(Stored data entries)
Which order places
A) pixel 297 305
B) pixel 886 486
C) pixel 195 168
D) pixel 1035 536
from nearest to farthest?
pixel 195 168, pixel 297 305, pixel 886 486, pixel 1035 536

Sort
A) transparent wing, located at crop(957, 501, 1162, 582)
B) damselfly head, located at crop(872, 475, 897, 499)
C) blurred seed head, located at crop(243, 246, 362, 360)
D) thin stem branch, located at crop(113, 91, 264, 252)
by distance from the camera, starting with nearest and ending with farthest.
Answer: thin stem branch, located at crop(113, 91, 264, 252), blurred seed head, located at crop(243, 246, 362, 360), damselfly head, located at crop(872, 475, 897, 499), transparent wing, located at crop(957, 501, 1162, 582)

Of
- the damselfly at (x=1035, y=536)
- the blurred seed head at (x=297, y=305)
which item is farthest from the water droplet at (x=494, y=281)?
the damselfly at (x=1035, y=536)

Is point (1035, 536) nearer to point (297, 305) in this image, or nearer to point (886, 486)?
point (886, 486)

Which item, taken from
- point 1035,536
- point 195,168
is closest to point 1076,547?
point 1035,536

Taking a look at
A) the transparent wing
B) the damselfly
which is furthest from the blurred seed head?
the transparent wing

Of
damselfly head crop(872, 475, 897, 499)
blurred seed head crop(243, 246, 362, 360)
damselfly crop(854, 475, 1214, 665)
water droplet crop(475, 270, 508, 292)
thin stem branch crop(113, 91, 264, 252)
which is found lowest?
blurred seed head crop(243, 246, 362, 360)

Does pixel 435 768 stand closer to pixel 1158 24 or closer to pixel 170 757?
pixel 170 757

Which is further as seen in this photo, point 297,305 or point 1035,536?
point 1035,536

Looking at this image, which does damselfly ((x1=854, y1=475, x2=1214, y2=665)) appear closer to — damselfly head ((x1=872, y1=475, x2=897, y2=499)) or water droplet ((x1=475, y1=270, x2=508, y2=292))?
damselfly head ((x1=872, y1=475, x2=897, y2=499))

### Problem requirements
Repeat the entire listing above word for word, keeping every line in its original order.

### Answer in full
Which order places
A) pixel 297 305
B) pixel 886 486
C) pixel 195 168
D) pixel 1035 536
from nearest to farthest?
pixel 195 168, pixel 297 305, pixel 886 486, pixel 1035 536

Sort
A) transparent wing, located at crop(957, 501, 1162, 582)
B) damselfly head, located at crop(872, 475, 897, 499)
C) blurred seed head, located at crop(243, 246, 362, 360)
D) thin stem branch, located at crop(113, 91, 264, 252)
by distance from the camera, starting with nearest and ending with farthest.
Answer: thin stem branch, located at crop(113, 91, 264, 252), blurred seed head, located at crop(243, 246, 362, 360), damselfly head, located at crop(872, 475, 897, 499), transparent wing, located at crop(957, 501, 1162, 582)

Of
- the damselfly at (x=1035, y=536)
- the blurred seed head at (x=297, y=305)
which item is farthest from the water droplet at (x=494, y=281)?
the damselfly at (x=1035, y=536)

Is point (1035, 536) nearer to point (297, 305) in this image, or nearer to point (886, 486)?
point (886, 486)

Which item, taken from
- point 1035,536
- point 195,168
is closest to point 1076,547?
point 1035,536

Taking a look at
A) the transparent wing
B) the damselfly
which is furthest from the blurred seed head?
the transparent wing

Of
damselfly head crop(872, 475, 897, 499)
blurred seed head crop(243, 246, 362, 360)
damselfly crop(854, 475, 1214, 665)
water droplet crop(475, 270, 508, 292)
thin stem branch crop(113, 91, 264, 252)
which is found lowest?
blurred seed head crop(243, 246, 362, 360)

Does pixel 435 768 stand closer to pixel 1158 24 or closer to pixel 170 757?
pixel 170 757

Which is further as seen in this photo, point 297,305 or point 1035,536?
point 1035,536

Looking at this image, which does damselfly ((x1=854, y1=475, x2=1214, y2=665)) appear closer to — damselfly head ((x1=872, y1=475, x2=897, y2=499)) or water droplet ((x1=475, y1=270, x2=508, y2=292))?
damselfly head ((x1=872, y1=475, x2=897, y2=499))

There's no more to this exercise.